This month China reported that it’s raising its annual mining quota for rare earths by 10 percent over last year’s record high, to 120 kt (132,000 st), according to Bloomberg News.

In response, the United States and Australia have been working to increase their supplies as China, the world’s largest producer of rare earths, has threatened to restrict supply due to the U.S.-China trade war.

China currently controls at least 85 percent of the world’s rare-earth processing capacity. The Trump administration, which seeks to end dependence on China for rare-earth supplies, has been looking to other countries to diversify the supply chain.
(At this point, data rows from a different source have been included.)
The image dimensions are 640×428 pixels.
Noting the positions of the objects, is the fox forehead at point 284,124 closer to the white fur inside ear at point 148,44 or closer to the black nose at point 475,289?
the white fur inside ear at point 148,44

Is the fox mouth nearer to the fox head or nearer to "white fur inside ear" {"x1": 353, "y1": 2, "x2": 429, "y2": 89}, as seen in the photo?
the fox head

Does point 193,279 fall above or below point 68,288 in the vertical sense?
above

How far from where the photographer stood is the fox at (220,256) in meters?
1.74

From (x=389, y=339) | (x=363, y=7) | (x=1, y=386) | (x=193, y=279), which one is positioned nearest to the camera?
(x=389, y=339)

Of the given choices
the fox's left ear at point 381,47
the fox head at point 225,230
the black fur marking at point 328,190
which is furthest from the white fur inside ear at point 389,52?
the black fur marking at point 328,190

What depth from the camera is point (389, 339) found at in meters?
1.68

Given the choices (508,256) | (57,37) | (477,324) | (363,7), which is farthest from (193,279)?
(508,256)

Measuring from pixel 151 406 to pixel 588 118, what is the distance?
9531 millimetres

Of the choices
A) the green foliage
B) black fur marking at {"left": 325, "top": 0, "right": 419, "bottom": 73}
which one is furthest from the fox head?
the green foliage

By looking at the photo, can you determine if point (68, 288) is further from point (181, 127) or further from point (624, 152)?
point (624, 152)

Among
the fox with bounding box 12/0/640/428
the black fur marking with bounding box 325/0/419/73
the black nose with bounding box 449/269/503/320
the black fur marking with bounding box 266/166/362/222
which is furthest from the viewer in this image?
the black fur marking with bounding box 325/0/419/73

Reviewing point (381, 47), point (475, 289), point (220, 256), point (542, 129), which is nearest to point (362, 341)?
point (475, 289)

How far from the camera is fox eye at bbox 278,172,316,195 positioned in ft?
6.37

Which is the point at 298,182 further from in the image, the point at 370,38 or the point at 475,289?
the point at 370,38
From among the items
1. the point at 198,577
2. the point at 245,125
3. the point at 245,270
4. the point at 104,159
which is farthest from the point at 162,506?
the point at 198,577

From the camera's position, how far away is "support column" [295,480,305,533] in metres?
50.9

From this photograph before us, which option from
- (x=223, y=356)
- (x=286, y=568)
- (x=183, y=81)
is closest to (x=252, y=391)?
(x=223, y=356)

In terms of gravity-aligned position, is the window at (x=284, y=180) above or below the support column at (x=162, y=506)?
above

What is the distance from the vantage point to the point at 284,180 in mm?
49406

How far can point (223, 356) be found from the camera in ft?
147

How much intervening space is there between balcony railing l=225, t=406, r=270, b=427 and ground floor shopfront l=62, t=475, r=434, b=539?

Washington held talks with rare-earth mines in Africa recently and entered into an agreement with Australia to support projects on developing critical minerals and rare earths outside China.

In the United States, MP Materials runs the only domestic rare-earth mine, Mountain Pass, in California. The site, which is less than an hour’s drive from Las Vegas, NV, resumed sales in 2018 after lying dormant since 2015. According to Reuters, the company expects to double its output to more than 27 kt (30,000 st), or about 15 percent of the global total. The company is also working to open its own processing center that can handle all the mine’s production, said James Litinsky, chief executive officer of JHL Capital Group LLC, the majority owner of MP Materials.

“If people focus on the short-term supply issues, they miss the bigger picture,” Litinsky said. “Tens of millions of jobs and trillions of dollars of downstream GDP, that’s what the Chinese are after.” He further added that the United States is looking to level the playing field in terms of pricing and supply of rare earth metals.

Malaysia-based Lynas Corp. recently held discussions with the U.S Department of Defense. Lynas has a mine in Australia and a major processing plant in eastern Malaysia and is advancing plans to add a facility in Texas, chief executive officer Amanda Lacaze said last month.

Developers in other countries including Greenland and India are also seeking to build new operations. “There is a genuine need to fund greenfield projects” to diversify global supply with Lynas currently the only major producer outside China, said Dylan Kelly, a Sydney-based analyst at Ord Minnett Ltd.

Rare-earth metals are used in many electronic devices people use daily, such as mobile phones, computers, DVDs, rechargeable batteries, catalytic converters, magnets, and fluorescent lighting. Rare earths are also used in motors that power wind turbines, electric vehicles, and military hardware. These rare metals are a group of 17 chemical elements that are difficult to find in desirable concentrations and are hard to process.